Sunday 9 September 2012

Germany - Berchtesgaden(1)

We travelled from Vilshofen to Berchtesgaden going through Salzburg, by mistake and not design. Coming down the A3 in Germany I had a foreboding that we may be travelling through Austria. Arriving at the border I had to find a vignette selling office very soon and as it happened there was one at the border. Austria has a system whereby you pay in advance to use their motorways, in our case with a 3.5 ton van 10 Euros. However, if you don't know about this it is easy to just keep travelling until you are stopped with I believe a hefty fine.
I should have programmed the GPS to take us on German country roads and not Austrian motorways, anyway now we have the sticker ready for Austria when we enter on Wednesday 12 Sept ....

We arrived in the beautiful Berchtesgaden area, the Obersalzberg to be precise, on a dull day but with a weather forecast promising a sunny weekend - and so it was too! We found a lovely camperstop in Oberau high on the mountain with good views and settled down to pan fried chicken and cous-cous. The next day had a leisurely start and we drove to the area in the Obersalzberg which was once so prominent in German history during the 1930's and 1940's, the area where many of Nazi Germany's top officials including Adolf Hitler, had homes. The area still draws large amounts of visitors and tourists, both for its historical and geographical value; it is stunningly beautiful Alpine countryside!

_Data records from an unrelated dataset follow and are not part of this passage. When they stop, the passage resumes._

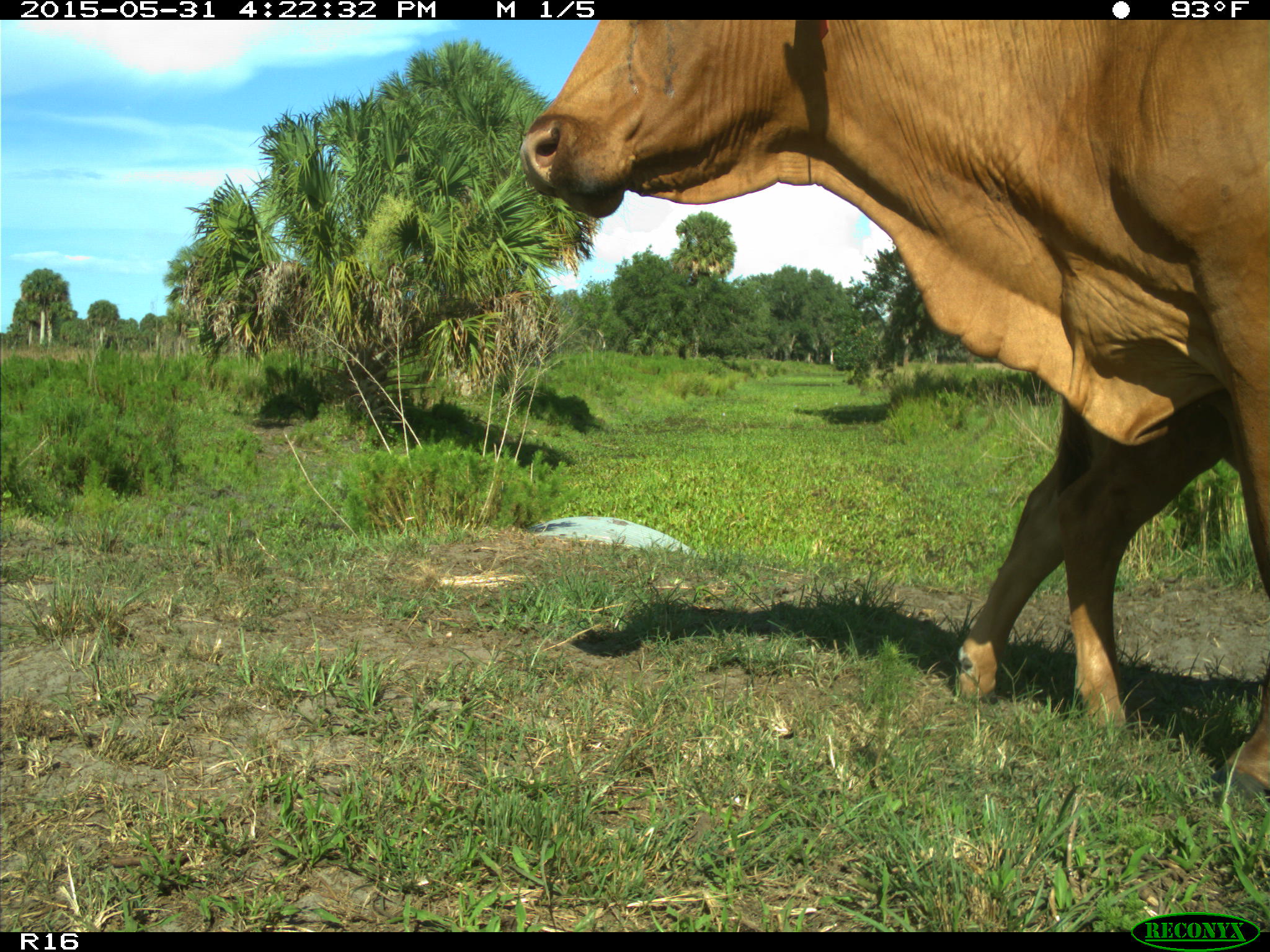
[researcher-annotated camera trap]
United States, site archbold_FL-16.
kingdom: Animalia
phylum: Chordata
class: Mammalia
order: Artiodactyla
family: Bovidae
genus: Bos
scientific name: Bos taurus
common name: domestic cow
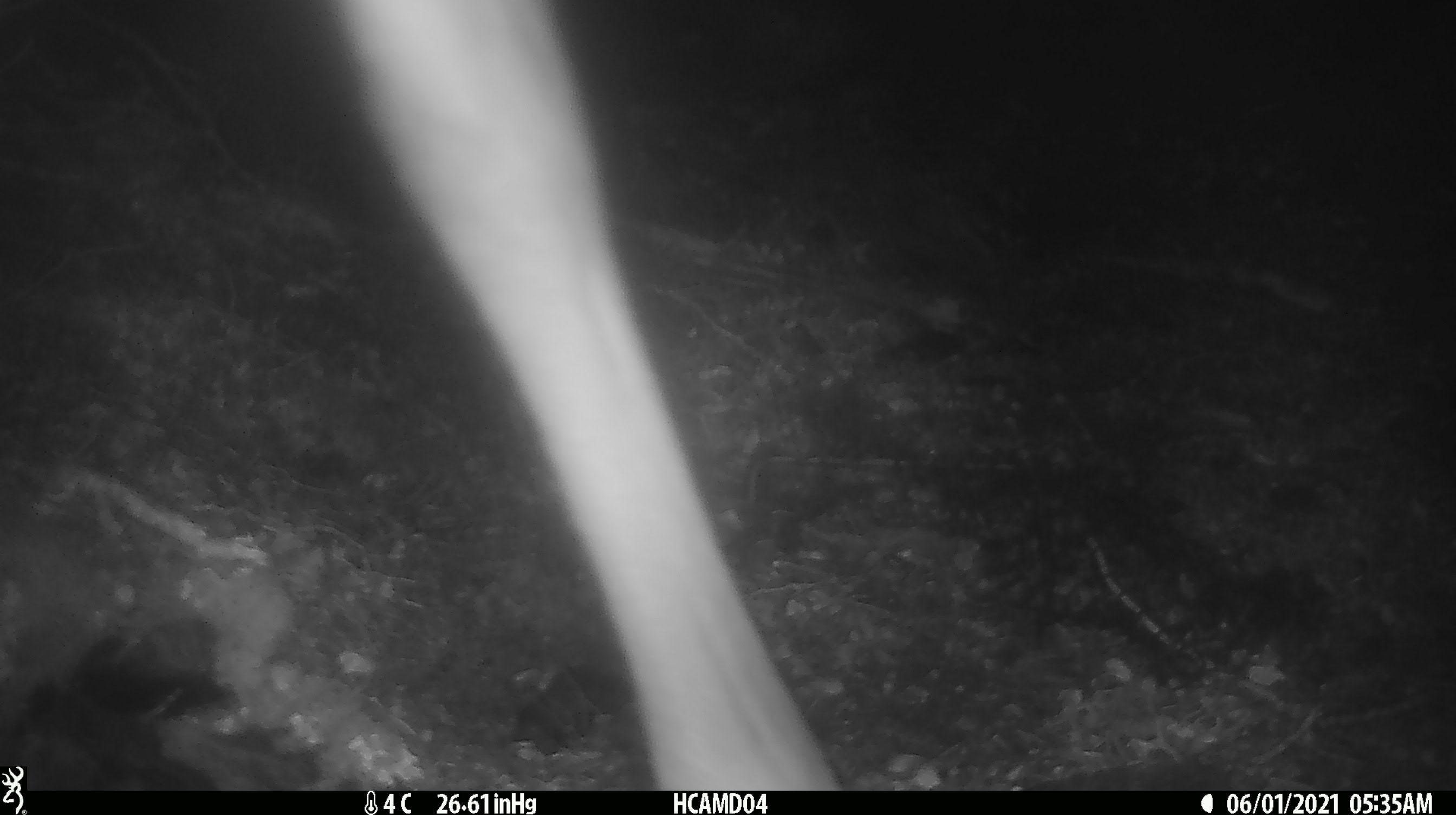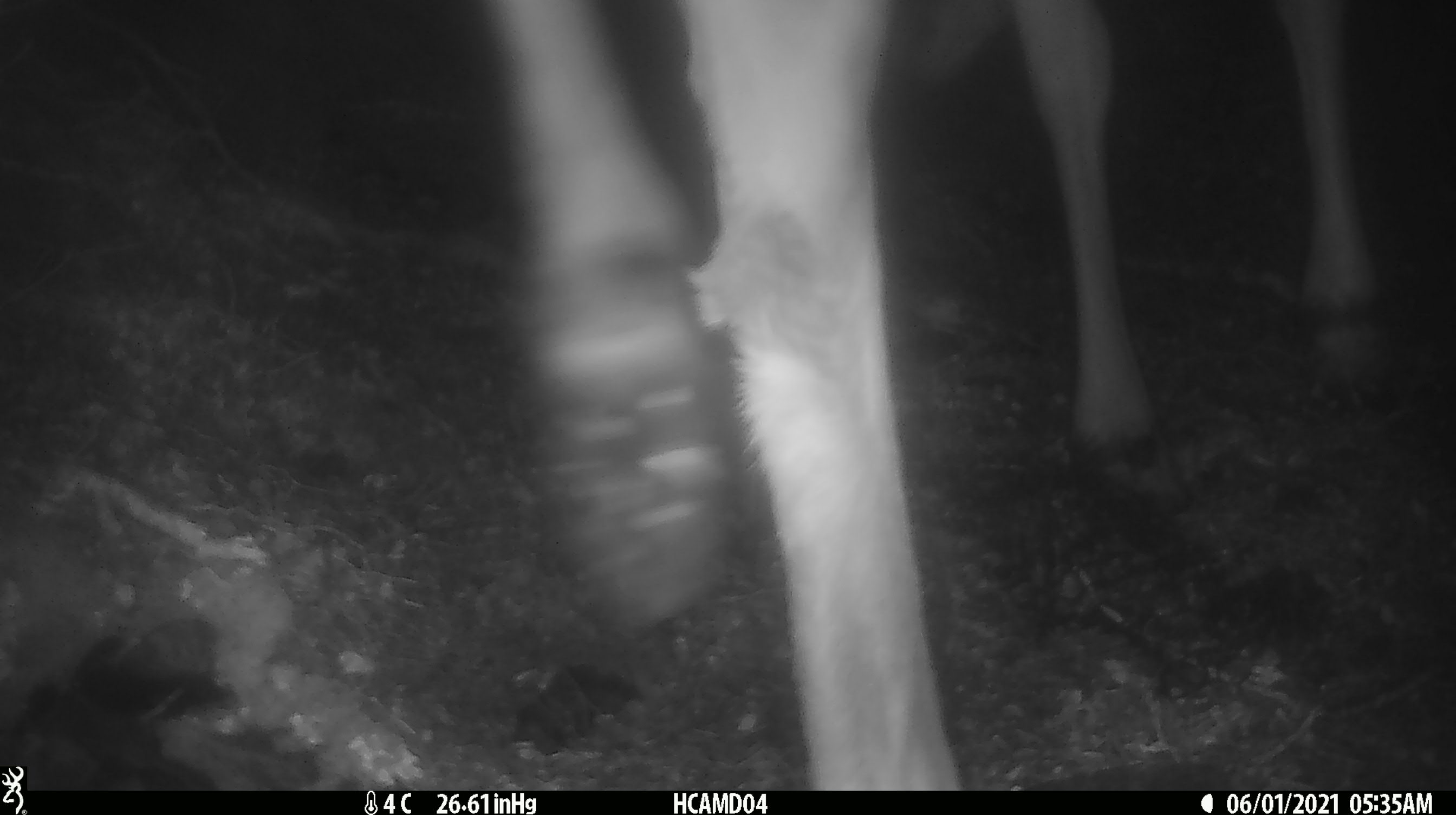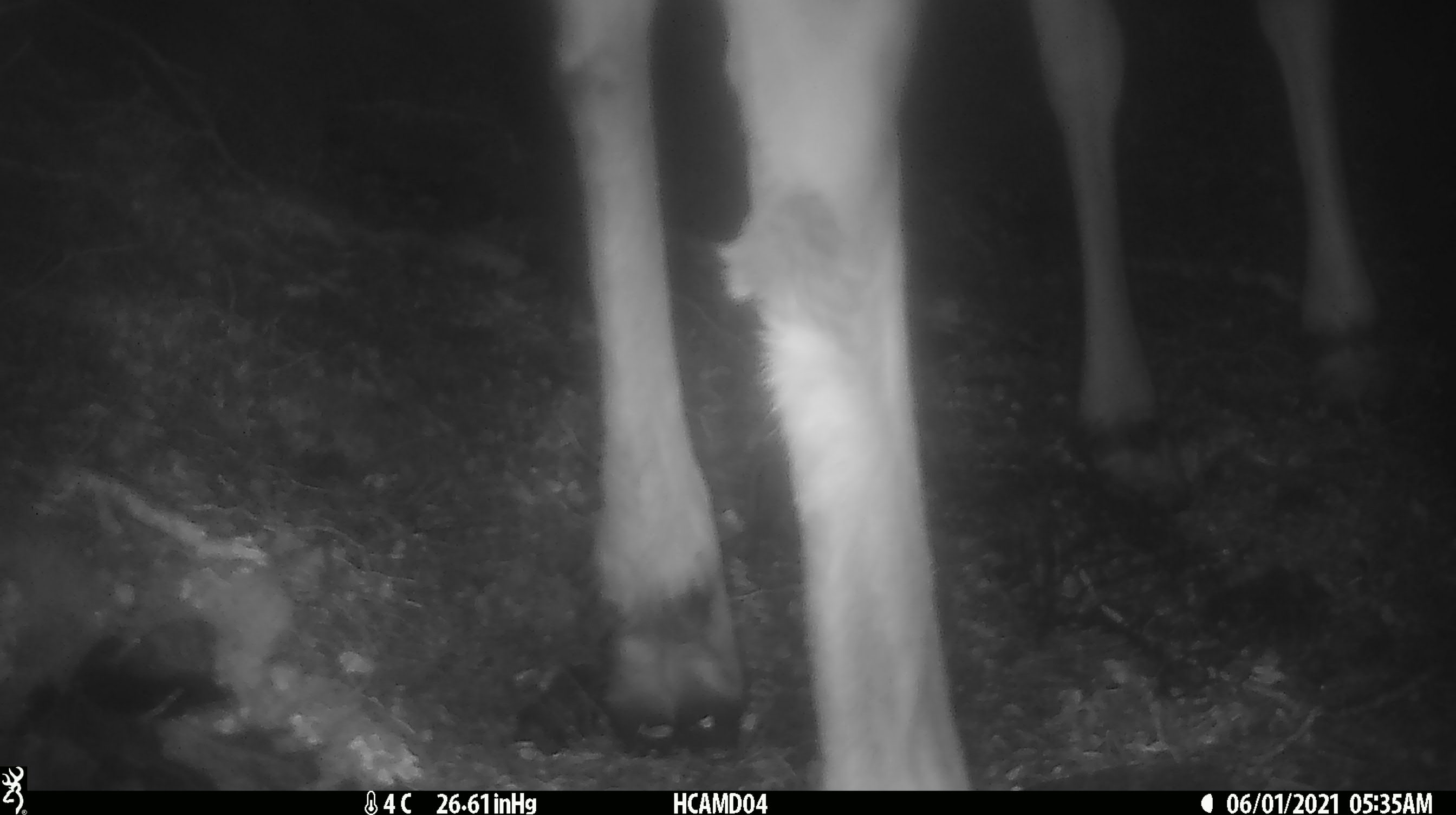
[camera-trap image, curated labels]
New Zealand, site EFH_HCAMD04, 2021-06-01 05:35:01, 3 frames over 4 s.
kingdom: Animalia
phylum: Chordata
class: Mammalia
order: Artiodactyla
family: Cervidae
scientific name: Cervidae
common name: deer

View of the Untersberg from the Intercontinental Hotel terrace

The day's exploring started by visiting the Information centre on the Obersalzberg (follow signs reading Kehlstein) where you also find the car parks, shuttle bus park to the Kehlstein (Eagle's nest) and some good curio shops with all and sundry pertaining to the area. We parked Fifi on four spaces and bought the 4 Euro parking ticket and set off exploring with my previous 1981 memories and some sleuthing and asking around. The first major find was the remains, some walls and foundation stone, of Hitler's residence the Berghof. There are no signs showing the way and you need to have some local knowledge to find it, garnered from guide books and the internet. Remember that you are in an area which has history most Germans would rather forget.

Walls and foundation stone of the former Berghof

Underground tunnels and corridors near the Berghof can still be accessed

The weather was warm and sunny and conducive to walking and exploring and this is what we did, me telling Joan bits and pieces of how things were in the late 1930's and 40's in this area. We enjoyed a drink and superb views from the terrace of the Intercontinental Hotel, with service and price to match.
The drive back to our mountain camperstop was a happy one in the knowledge that we had a good day's sightseeing - both history and geography. We feasted that evening on barbecued pork ribs and kebabs, done in our own Weber, with a fresh salad and other local delicacies like sweet gherkins and mild pepperonis.

Mountain camperstop with Weber at the ready

The next day was to be another long day with the visit to the Kehlstein (Eagle's Nest) with all the history and splendid views from that mountain top in the Alpine foothills of Bavaria.